Page 69 of Delicious

“I guess we’ve got a whole new house to christen,” I muse. “And there are lots of rooms.”

David’s eyes darken, and there’s that familiar shift where my practical, buttoned-up farmer transforms into the man who once pinned me against the kitchen counter because I wore his flannel shirt and nothing else to make pancakes.

“There are lots of rooms,” he echoes.

Our house is bigger than we technically need for just the two of us. But it’s our plan to fill some of the empty rooms with kids, whether it be our own or ones we foster. I can’t wait to see David as a dad. I’ve already watched the way he tends to the orphaned lambs, his gruff exterior melting away as he gently coaxes them to take the bottle. I’ve seen how he kneels to eye level to talk to Lance and Emma’s two-year-old daughter Lily, how he helped her plant carrot seeds in the vegetable garden with infinite patience.

Some people are just natural parents waiting to meet their children.

“Talking about our new house, do you think we should actually get inside?” David asks. The late afternoon sun catches in his eyes, highlighting the tiny laugh lines that have deepened since we’ve been together.

“Sure. If you’re not going to carry me, I guess holding hands and stepping across the threshold together is the best alternative.”

“That works for me,” he says, fishing the keys from his pocket. He holds them up, sunlight catching on the metal, turning them momentarily golden. “Ready?”

I place my hand over his, feeling the familiar roughness of his skin. Together, we guide the key into the lock, turning it with a satisfying click.

The door swings open, releasing the scent of fresh paint. We continue to hold hands as we step across the threshold.

Inside, the walls are that soft gray David pretended to hate when I painted my weatherboards and the kitchen window perfectly frames his new vegetable garden. My purple gate has been repurposed as our garden entrance, weather-beaten but still defiantly bright against the Canterbury landscape.

I nod out the window. “Pepper looks happy in her new paddock.”

Because yes, Pepper the lamb grew up to be Pepper our pet sheep, who now produces her own lambs for us to dote on every spring.

Lance mocks us constantly about how two farmers with eight thousand sheep between us have sheep as pets, but if it wasn’t for Pepper escaping her paddock, who knows how long it would have taken my loveable grump to get his head out of his ass?

Of course not many people can say that their relationship was helped by spying on New Zealand rugby’s most bitter rivals kissing each other. Not that we’ve ever shared that part of our story.

I still love holding it over David’s head how I figured out what was happening between us two years before he did.

I’d just broken up with my latest boyfriend, James, the week before. James was a dentist, and he’d been a nice guy, and I was beating myself up again for always falling for people who seemed like a match on paper but couldn’t hold my interest past the three-month mark.

I’d been in a bad mood all day trying to figure out why my experimental organic fertilizer was turning my best pasture into something that looked like a nuclear testing site. Three different soil experts had given me three completely different opinions, my online research had yielded nothing but contradictory advice, and I was about ready to admit defeat and go back to the commercial stuff that made my skin crawl with environmental guilt.

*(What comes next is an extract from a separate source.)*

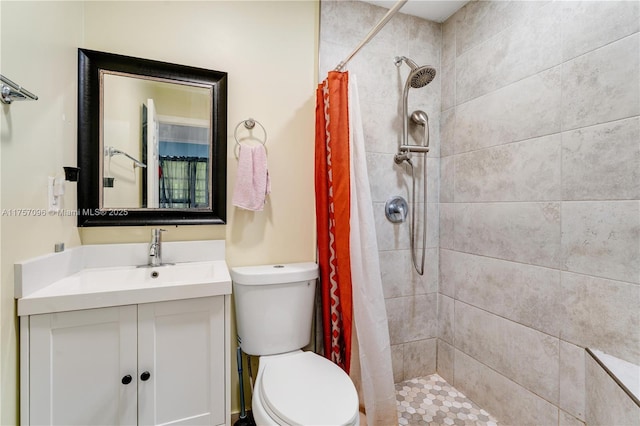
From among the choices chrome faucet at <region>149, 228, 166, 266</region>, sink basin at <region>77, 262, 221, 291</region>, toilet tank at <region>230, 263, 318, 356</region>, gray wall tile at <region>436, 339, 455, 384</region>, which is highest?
chrome faucet at <region>149, 228, 166, 266</region>

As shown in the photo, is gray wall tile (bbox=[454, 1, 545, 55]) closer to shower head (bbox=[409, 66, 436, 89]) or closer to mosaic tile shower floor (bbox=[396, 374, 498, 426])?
shower head (bbox=[409, 66, 436, 89])

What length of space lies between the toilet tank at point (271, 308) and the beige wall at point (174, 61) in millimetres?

I’d just arrived back at the house, and when I saw my grouchy, finicky neighbor had turned up, no doubt to berate me about some farming practice I was doing wrong, my mood had soured further.

David was leaning against his truck, his dark hair slightly mussed and his brown eyes fixed on me with their usual disapproval. Even annoyed and covered in a day’s worth of farm grime, the man was unfairly attractive. It was unfair how someone with such a permanently furrowed brow could still look like that.

“Your sheep are getting into my clover paddock again,” he’d announced without preamble, following me onto the porch. “Your southern fence line has got more holes than my granddad’s socks.”

I hadn’t had the energy for a snarky reply. “I know. I’ve got materials on order, but the supplier’s back ordered until next month.”

David’s eyebrows had knitted together in that way that made him look perpetually disappointed with the world. “I fixed it this morning.”

I’d stopped halfway through unlocking my door. “You what?”

“Fixed your fence.” He’d shrugged like it was nothing, like he hadn’t spent hours doing a job that wasn’t his responsibility. “Used some of my spare posts and wire. Should hold until your order comes in.”

He’d bent to retrieve something from behind my porch steps. It was a wooden crate filled with vegetables from his garden. Heirloom tomatoes in three different colors, those stubby Italian eggplants I’d mentioned liking once over beers at the pub, and right on top, a bundle of purple asparagus.

“You grew purple asparagus?” I asked, staring at it dumbly.

“Yeah, well.” His ears turned pink. “You said at the farming conference dinner last year that the regular kind was boring.”

As I stared at the asparagus, something had shifted inside me, like tectonic plates rearranging. I remembered that conference. I’d been drunk on mediocre wine, rambling about how everyone should experiment more with heritage varieties. David had sat there in silence, seemingly uninterested.

Except he’d been listening. Really listening.